Reproduce every line of the data below word for word, in the same order and without changes.

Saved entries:
================

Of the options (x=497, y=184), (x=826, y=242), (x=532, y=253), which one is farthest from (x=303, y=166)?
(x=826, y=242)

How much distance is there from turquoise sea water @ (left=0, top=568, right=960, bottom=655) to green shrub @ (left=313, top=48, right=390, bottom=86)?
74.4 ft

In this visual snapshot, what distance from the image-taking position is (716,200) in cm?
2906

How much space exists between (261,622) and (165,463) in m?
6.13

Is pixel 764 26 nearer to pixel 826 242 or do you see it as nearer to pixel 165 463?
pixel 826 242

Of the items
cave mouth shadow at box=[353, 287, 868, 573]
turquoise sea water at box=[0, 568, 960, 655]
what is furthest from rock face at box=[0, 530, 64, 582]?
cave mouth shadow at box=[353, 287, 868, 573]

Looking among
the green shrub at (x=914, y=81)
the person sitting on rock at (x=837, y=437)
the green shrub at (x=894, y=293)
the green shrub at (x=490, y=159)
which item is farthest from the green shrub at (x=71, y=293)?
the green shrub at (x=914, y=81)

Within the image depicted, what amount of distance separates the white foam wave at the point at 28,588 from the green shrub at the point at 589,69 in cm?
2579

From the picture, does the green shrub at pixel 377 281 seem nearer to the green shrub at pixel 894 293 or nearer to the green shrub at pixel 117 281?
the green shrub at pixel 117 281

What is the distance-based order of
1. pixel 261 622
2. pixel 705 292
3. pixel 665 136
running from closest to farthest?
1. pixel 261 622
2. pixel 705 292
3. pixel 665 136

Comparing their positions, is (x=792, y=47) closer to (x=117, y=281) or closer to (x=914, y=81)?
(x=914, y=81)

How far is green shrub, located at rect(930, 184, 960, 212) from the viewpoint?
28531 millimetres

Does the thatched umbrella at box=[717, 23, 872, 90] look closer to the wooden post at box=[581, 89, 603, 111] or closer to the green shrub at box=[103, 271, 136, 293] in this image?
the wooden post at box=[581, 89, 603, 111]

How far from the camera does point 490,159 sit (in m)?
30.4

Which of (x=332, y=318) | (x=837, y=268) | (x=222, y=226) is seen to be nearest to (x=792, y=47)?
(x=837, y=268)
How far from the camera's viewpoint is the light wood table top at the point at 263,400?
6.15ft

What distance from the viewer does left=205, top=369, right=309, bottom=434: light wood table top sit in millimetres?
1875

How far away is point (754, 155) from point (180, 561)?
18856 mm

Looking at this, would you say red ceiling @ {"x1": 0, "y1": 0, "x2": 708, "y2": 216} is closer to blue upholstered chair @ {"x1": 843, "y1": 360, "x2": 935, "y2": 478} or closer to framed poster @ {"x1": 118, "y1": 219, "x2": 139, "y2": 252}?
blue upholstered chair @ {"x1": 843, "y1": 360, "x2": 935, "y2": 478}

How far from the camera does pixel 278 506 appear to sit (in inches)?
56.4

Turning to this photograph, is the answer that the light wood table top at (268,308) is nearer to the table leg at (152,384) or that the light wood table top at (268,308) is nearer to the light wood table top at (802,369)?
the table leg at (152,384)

================

» **Answer to the exercise**
Of the options (x=497, y=184), (x=826, y=242), (x=532, y=253), which one is farthest from (x=303, y=166)?
(x=826, y=242)

How much distance is there from turquoise sea water @ (left=0, top=568, right=960, bottom=655) to green shrub @ (left=313, top=48, right=390, bottom=86)?
74.4 ft

In this visual snapshot, what distance from the image-taking position is (716,200) in cm?
2906

How much space exists between (261,622) and (165,463) in m?
6.13

Is pixel 764 26 nearer to pixel 826 242 or do you see it as nearer to pixel 165 463?
pixel 826 242

Of the items
cave mouth shadow at box=[353, 287, 868, 573]
turquoise sea water at box=[0, 568, 960, 655]
what is furthest from rock face at box=[0, 530, 64, 582]?
cave mouth shadow at box=[353, 287, 868, 573]

Looking among
the green shrub at (x=914, y=81)
the person sitting on rock at (x=837, y=437)
the green shrub at (x=894, y=293)
the green shrub at (x=490, y=159)
which item is farthest from the green shrub at (x=71, y=293)?
the green shrub at (x=914, y=81)

Within the image depicted, what amount of distance separates the white foam wave at the point at 28,588 from the green shrub at the point at 589,69 in cm?
2579

From the picture, does the green shrub at pixel 377 281 seem nearer to the green shrub at pixel 894 293 or nearer to the green shrub at pixel 117 281?
the green shrub at pixel 117 281

What is the distance-based order of
1. pixel 261 622
2. pixel 705 292
3. pixel 665 136
running from closest to farthest?
1. pixel 261 622
2. pixel 705 292
3. pixel 665 136

Comparing their positions, is (x=792, y=47) closer to (x=117, y=281) or closer to (x=914, y=81)?
(x=914, y=81)

How far is green shrub, located at rect(930, 184, 960, 212) from the viewpoint?
28531 millimetres

Does the thatched umbrella at box=[717, 23, 872, 90] look closer to the wooden post at box=[581, 89, 603, 111] or closer to the green shrub at box=[103, 271, 136, 293] in this image?
the wooden post at box=[581, 89, 603, 111]

How far from the camera does point 490,159 sit (in m)?
30.4

Which of (x=332, y=318) | (x=837, y=268) | (x=222, y=226) is seen to be nearest to (x=792, y=47)?
(x=837, y=268)
How far from the camera's viewpoint is the light wood table top at the point at 263,400?
6.15ft

What distance from the viewer does left=205, top=369, right=309, bottom=434: light wood table top sit in millimetres?
1875

How far away is point (754, 155) from point (180, 561)?
18856 mm

Looking at this, would you say red ceiling @ {"x1": 0, "y1": 0, "x2": 708, "y2": 216} is closer to blue upholstered chair @ {"x1": 843, "y1": 360, "x2": 935, "y2": 478} or closer to framed poster @ {"x1": 118, "y1": 219, "x2": 139, "y2": 252}?
blue upholstered chair @ {"x1": 843, "y1": 360, "x2": 935, "y2": 478}

How far from the camera does pixel 278 506 appear to sit (in inches)?
56.4

Turning to this photograph, is the answer that the light wood table top at (268,308) is nearer to the table leg at (152,384) or that the light wood table top at (268,308) is nearer to the light wood table top at (802,369)?
the table leg at (152,384)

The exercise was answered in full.